Can Thalassophryne amazonica be weaned onto non-live foods? Yes, it's been done, much as with other toadfish, but it takes a long time. Anyone planning on keeping Thalassophryne amazonica must be prepared to supply suitable live foods for a long period, perhaps indefinitely.
While the author has never seen them in the UK, there is another small Amazonian toadfish that might turn up. It is called Potamobatrachus trispinosus and only gets to 5 cm in length. Basic care is presumably similar to the Prehistoric Monsterfish. Do take care not to confuse this small freshwater toadfish with the much brackish water species Batrachomoeus trispinosus. While their Latin names are similar, they are very different fish!
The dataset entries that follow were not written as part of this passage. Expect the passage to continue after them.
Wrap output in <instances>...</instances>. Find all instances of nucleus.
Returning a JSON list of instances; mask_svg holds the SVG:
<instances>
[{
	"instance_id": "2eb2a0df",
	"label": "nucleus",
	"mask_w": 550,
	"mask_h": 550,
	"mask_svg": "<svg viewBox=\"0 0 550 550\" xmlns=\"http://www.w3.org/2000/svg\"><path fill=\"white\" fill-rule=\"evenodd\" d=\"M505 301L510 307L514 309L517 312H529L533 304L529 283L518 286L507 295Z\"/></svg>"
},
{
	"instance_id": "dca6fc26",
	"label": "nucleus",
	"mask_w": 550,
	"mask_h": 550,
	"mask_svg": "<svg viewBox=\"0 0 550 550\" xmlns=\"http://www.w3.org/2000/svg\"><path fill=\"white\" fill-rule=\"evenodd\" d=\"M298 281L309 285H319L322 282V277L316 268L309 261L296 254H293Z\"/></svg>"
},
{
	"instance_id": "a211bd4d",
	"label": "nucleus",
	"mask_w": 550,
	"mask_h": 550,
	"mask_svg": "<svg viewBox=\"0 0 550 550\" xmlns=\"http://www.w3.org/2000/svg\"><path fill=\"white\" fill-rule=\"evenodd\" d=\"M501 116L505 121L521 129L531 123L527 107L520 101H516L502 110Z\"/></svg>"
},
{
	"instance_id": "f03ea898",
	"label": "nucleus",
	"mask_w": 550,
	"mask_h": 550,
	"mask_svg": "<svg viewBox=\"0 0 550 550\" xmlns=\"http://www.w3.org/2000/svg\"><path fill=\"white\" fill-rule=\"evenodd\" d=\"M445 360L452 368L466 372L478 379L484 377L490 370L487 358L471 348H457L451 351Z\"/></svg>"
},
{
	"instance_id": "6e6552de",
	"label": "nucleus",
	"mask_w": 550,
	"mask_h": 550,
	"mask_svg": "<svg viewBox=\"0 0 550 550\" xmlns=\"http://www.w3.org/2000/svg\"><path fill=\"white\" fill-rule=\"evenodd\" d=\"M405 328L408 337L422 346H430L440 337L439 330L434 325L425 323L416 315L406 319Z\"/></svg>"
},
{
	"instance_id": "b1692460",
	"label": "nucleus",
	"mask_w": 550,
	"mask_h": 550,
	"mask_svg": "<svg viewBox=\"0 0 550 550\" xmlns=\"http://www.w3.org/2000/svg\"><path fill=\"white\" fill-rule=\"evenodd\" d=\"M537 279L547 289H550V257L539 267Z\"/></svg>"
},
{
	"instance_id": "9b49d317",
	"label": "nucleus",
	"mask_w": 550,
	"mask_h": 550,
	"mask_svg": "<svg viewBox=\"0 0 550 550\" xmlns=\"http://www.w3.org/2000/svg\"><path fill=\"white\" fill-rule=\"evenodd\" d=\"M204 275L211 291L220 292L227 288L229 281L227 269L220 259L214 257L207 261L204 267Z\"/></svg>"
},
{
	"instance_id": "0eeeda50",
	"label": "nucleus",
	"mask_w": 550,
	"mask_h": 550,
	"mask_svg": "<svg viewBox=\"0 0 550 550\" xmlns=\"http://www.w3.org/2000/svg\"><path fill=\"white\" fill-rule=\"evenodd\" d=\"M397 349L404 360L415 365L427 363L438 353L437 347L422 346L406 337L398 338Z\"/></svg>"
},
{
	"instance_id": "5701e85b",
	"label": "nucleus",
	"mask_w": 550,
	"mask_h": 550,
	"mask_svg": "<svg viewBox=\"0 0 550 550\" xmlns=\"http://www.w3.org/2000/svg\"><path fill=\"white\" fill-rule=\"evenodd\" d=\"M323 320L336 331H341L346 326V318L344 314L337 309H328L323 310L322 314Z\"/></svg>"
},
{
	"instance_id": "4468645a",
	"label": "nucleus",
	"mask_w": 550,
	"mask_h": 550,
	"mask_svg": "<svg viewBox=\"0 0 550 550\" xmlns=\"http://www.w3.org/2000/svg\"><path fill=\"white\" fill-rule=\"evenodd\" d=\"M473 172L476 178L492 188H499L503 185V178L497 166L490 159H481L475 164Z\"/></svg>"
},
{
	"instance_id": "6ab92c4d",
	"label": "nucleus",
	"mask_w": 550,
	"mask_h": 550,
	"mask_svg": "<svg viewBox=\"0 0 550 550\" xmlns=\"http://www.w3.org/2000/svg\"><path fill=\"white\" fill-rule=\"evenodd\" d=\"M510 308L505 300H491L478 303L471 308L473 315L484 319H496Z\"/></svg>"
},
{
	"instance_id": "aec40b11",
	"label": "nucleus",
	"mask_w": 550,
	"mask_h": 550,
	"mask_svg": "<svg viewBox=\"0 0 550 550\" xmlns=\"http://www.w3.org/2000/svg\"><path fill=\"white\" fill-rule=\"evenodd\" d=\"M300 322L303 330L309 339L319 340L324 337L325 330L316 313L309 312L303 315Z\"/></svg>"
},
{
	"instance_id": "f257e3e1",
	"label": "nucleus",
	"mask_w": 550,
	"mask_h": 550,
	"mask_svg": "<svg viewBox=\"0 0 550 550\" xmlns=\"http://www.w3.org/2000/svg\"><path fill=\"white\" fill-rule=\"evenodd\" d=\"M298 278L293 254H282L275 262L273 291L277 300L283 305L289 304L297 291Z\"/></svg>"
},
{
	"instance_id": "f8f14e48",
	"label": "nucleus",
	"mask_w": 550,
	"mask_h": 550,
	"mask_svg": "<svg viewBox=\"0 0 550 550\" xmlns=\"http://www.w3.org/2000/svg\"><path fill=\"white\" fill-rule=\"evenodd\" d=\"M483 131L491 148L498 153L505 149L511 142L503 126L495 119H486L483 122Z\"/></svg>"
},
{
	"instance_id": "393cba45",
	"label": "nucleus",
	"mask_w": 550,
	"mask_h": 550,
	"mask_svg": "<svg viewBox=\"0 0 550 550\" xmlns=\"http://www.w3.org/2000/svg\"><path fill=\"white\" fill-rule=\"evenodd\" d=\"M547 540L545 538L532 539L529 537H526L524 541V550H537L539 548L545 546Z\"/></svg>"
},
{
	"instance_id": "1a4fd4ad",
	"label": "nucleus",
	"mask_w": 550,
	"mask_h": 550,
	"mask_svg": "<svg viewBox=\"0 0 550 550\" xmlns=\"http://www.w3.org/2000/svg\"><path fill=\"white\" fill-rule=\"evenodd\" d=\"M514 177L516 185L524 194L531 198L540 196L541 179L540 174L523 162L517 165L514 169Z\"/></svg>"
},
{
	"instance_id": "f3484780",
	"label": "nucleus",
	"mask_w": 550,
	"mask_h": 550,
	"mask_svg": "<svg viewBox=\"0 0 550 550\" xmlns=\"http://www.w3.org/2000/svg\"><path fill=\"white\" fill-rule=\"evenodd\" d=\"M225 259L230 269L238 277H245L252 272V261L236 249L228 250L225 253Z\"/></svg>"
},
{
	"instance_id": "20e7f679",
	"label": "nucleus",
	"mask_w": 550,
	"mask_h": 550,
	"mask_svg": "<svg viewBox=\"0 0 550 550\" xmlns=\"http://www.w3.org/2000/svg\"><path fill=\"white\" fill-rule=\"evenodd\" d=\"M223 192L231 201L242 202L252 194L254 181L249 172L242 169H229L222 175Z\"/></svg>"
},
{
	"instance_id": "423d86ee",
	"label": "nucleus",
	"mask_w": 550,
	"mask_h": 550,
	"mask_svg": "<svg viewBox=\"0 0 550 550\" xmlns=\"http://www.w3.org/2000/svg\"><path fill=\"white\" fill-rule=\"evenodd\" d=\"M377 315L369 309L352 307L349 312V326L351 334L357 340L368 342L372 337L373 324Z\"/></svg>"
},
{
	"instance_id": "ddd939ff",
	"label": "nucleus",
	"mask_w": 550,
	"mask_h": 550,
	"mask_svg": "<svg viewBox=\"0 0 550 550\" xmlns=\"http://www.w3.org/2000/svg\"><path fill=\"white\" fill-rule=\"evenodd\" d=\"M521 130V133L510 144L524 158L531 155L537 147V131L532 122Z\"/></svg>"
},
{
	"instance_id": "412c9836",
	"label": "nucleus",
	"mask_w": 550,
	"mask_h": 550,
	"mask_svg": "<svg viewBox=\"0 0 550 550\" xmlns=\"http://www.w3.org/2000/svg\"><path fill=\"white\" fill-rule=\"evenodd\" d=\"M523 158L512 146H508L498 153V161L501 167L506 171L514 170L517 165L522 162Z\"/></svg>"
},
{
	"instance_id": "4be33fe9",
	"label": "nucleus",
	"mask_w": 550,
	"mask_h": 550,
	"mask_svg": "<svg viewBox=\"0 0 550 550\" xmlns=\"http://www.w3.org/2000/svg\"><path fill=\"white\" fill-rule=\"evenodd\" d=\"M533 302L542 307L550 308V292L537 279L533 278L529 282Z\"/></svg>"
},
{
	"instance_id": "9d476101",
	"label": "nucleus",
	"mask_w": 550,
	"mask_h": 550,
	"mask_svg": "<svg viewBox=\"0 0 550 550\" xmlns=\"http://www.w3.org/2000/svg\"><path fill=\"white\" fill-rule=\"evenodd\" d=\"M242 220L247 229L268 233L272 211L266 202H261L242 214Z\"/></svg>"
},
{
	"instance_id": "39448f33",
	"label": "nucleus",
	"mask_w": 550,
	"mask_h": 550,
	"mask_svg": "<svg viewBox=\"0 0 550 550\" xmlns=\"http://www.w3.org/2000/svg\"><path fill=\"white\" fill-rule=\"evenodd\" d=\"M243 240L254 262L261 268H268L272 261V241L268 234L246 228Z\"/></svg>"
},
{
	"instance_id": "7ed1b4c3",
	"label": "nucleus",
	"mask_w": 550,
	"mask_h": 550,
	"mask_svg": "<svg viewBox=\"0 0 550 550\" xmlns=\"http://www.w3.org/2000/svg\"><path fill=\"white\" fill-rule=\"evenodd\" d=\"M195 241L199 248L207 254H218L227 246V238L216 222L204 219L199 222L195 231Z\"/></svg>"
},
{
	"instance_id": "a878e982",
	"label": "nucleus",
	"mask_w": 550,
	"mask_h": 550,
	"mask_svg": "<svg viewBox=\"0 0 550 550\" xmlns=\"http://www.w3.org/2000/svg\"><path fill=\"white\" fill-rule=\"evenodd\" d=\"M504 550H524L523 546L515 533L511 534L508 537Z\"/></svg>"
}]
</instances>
Brackish-water toadfish sold as "freshwater" toadfish
At least two "freshwater" toadfish are seen in the trade Batrachomoeus trispinosus and Allenbatrachus grunniens. Despite being called freshwater toadfish by the less scrupulous retailers, both are brackish water to marine fish, and neither can be maintained indefinitely under freshwater conditions. Aim for a specific gravity of at least 1.005, and in the long term 1.010 or more is probably best.
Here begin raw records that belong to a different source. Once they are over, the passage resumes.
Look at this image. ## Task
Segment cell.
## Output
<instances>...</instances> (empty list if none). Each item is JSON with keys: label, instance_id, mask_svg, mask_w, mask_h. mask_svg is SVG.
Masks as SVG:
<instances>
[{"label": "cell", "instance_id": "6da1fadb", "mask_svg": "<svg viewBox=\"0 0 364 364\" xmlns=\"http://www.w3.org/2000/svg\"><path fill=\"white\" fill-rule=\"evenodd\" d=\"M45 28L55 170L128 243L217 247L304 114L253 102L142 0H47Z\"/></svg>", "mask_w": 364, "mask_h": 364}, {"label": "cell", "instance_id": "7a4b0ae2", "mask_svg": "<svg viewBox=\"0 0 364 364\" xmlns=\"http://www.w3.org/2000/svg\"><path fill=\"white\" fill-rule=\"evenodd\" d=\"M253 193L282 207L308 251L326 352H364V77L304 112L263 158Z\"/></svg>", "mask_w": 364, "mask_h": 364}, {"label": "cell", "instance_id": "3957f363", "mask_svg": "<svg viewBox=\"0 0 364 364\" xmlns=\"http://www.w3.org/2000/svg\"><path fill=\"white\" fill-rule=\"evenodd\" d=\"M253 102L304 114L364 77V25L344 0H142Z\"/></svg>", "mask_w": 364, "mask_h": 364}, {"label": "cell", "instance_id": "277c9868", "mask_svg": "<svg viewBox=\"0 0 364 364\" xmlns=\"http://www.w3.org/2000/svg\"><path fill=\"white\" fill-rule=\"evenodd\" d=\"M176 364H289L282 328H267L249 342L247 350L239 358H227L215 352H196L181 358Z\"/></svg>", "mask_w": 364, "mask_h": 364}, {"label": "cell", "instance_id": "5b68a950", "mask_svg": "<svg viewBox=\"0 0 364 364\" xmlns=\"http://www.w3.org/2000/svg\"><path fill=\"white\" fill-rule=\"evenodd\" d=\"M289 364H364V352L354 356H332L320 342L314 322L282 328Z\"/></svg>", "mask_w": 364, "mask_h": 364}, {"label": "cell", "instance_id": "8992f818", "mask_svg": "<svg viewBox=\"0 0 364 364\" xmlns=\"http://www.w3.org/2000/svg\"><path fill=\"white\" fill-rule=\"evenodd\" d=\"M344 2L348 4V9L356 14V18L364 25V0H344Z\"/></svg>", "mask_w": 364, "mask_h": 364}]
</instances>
Telling the two species apart is difficult since they share very similar colouration. Both species can get up to 30 cm (12 inches) in length, but they are not particularly active fish, so a single specimen might be maintained in a 200-litre (44-Imperial gallon) without problems.
Both these toadfish are peaceful towards things they can't swallow, but their ability to tackle surprisingly large prey shouldn't be underestimated. Tankmates should be deep-bodied and as big as the toadfish to be considered truly safe. Adult Scats, Green Chromides and Colombian Shark Catfish would make good companions.
Like most other toadfish, Batrachomoeus trispinosus and Allenbatrachus grunniens are venomous, with spines in their dorsal fins and on the gill covers capable of delivering quite a nasty sting. They are also notorious 'biters' when irritated, so care should be taken when handling them.
At least one oysterfish, Opsanus beta, is occasionally on sale in the larger marine aquarium shops. It comes from the tropical Western Atlantic region including the Gulf of Mexico, and is sometimes known as the Gulf Toadfish. An alternate common name, the Orange Toadfish, refers to the bright mottled orange colouration of some specimens. Not all are bright orange, in fact most are mottled brown, but the ones that appear in the trade tend to be the orange specimens. To a degree their vary their colours depending on their environment.
Opsanus beta is a fairly large predator, with a maximum length of just over 30 cm (12 inches). Their social behaviour is interesting. Males attract females by producing songs consisting of remarkably loud grunts and whistles. After spawning the males look after the eggs until they hatch.
Gulf Oysterfish are not venomous, but should be handled carefully nonetheless because they have strong jaws adapted to crushing shellfish such as oysters, and can inflict nasty bites. They are very hardy animals that live well in captivity, but like any aquarium fish, do best when given good care.